Site du Paysage culturel du Morne, 12 mars 2019. Deux mains tendues sculptées face aux deux mains jointes du Président de la République de Madagascar, Andry Rajoelina, qui a honoré un pan d’une Culture commune malgacho-mauricienne

Et j’ai tout compris au travers de deux lieux précis, à caractère culturel, classés patrimoines mondiaux par l’Unesco, en 2006 et 2008, visités par le Chef de l’Etat malagasy : l’Aapravasi Ghat à Port-Louis et le site Paysage culturel du Morne, berceau de la lutte des esclaves marrons (lire par ailleurs, à ce sujet, mon dossier intitulé « Andry Rajoelina sur les lieux du « Haza lambo » mauricien » ICI). Ces deux endroits -à caractère touristique mondial reconnu- constituent la mémoire sur les origines du peuple mauricien et animent leur très fort patriotisme, leur attachement sans faille à leur nation commune et leur implication réelle dans les affaires de l’État. Je rappelle que si l’Indépendance de l’île Maurice, vis-à-vis de la couronne britannique, a été proclamée le 12 mars 1968, elle n’est devenue une république à régime parlementaire que le 12 mars 1992. Son nom « Mauritius » lui fut donné par l’amiral Wybrand van Warwyck qui aborda l’île en 1598. Cela en honneur à Maurice de Nassau, alors Stathouder de Hollande. Il faut savoir que l’actuelle république de Maurice a été colonisée par le Portugal (1494-1597), par la Hollande (1598-1710), par la France (1715-1810) et par l’empire britannique (1810-1968). Bon nombre des ancêtres des actuels Mauriciens sont des Malagasy. En effet, dès 1725, la mise en pratique du nouveau Code noir (recueil d'une soixantaine d'articles promulgué par Colbert, Principal ministre du roi français Louis XIV, et publié en plusieurs fois en 1685. Il rassemble toutes les dispositions réglant la vie des esclaves) favorisa l'arrivée de milliers d'esclaves qui venaient en majorité de Madagascar et de l’Afrique orientale pour y cultiver le café et les plantes à épices. La langue créole mauricienne actuelle en est le témoin au quotidien. En effet, ce parler contient un grand nombre de mots malagasy mais aussi comoriens et même issus du wolof (dialecte sénégalais).

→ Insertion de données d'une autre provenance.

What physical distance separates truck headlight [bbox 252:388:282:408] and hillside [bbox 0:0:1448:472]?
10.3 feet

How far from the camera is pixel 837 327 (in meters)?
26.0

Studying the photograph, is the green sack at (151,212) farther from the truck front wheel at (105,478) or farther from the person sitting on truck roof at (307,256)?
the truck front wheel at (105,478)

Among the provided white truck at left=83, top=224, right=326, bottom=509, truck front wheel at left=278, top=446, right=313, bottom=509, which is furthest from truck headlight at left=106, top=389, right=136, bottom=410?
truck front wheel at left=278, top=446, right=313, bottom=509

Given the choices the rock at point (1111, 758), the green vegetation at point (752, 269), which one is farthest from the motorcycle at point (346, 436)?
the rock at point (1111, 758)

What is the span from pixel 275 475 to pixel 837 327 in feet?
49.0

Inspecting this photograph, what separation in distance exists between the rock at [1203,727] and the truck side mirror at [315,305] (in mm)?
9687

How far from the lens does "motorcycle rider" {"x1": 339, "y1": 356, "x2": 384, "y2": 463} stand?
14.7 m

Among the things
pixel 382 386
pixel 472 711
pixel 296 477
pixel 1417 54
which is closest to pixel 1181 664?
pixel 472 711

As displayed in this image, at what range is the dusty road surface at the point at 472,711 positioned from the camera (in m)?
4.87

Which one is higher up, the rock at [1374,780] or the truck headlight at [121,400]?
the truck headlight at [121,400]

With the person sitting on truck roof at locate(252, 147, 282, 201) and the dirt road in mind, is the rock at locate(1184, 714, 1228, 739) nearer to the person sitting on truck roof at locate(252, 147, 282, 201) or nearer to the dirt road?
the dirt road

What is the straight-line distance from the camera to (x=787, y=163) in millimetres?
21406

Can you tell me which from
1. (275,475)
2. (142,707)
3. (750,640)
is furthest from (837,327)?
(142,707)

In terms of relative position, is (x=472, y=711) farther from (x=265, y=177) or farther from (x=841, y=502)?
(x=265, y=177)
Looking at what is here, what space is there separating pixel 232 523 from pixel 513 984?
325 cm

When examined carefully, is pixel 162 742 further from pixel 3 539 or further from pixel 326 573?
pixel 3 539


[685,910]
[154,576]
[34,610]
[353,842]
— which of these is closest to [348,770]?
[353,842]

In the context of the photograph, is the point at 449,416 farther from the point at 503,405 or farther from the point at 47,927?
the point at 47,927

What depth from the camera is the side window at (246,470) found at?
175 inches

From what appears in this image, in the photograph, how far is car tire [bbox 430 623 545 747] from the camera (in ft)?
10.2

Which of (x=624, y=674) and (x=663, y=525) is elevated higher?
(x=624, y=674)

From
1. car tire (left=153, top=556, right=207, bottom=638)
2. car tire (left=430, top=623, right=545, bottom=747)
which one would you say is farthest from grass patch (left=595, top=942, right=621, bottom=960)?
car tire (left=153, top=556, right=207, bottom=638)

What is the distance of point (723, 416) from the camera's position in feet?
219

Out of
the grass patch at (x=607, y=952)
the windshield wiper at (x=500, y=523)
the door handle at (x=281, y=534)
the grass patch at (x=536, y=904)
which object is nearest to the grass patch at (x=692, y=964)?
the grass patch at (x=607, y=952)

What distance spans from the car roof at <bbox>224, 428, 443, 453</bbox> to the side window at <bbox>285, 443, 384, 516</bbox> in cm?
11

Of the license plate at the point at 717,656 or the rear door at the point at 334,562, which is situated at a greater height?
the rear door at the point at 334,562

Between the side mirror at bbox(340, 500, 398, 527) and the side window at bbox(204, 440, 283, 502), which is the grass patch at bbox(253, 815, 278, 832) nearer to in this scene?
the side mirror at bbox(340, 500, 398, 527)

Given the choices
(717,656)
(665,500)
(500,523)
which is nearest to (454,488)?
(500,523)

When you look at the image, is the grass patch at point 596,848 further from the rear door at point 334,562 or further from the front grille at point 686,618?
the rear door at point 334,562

L’autre partie majoritaire des ancêtres des Mauriciens vient de l’Inde. En 1834, le gouvernement britannique a fait de l’île Maurice une « grande expérience » d’envoi de travailleurs libres plutôt que d’esclaves. Ainsi, entre 1834 et 1920, près d’un demi-million de travailleurs indiens sous contrat débarquèrent à l’Aapravasi Ghat (site de 1.640 m² situé dans le district de Port Louis) pour travailler dans les plantations sucrières de Maurice. Le Président Andry Rajoelina n’a pas été amené sur ces deux sites par hasard. Ils constituent la fierté d’une large frange de tout un peuple qui n’a pas peur de clamer qu’il est descendant d’esclaves (« Andevo »). Malagasy qui plus est. A Madagascar, la seule reconsidération de l’exactitude du terme pourrait bien apporter une grande part dans l’édifice à ériger sur le changement des mentalités. En effet, dans nos contrées, sont taxés d’Andevo tous ceux qui ont le teint très noir et les cheveux crépus, habitant à Ambanidia ou dans les quartiers dits bas. Cela est strictement erroné ! Sinon, tous les côtiers de la Grande île seraient des esclaves alors ! L’esclave n’a jamais été un niveau de classe social ou de classement du genre humain. Non, il émane d’une condition sociale inhumaine due, à l’origine, à la guerre des conquêtes. Le premier esclave mondialement connu est bel et bien Spartacus qui n’est pas un personnage de fiction mais qui a bien existé. Soldat romain déchu, d’origine thrace, « Spartacus devint un gladiateur qui, avec les esclaves gaulois Crixos, Gannicus, Castus et Œnomaüs, est à l'origine de la troisième guerre servile, le plus important soulèvement d'esclaves contre la République romaine, entre 73 et 71 av. J.-C. » (Wikipédia).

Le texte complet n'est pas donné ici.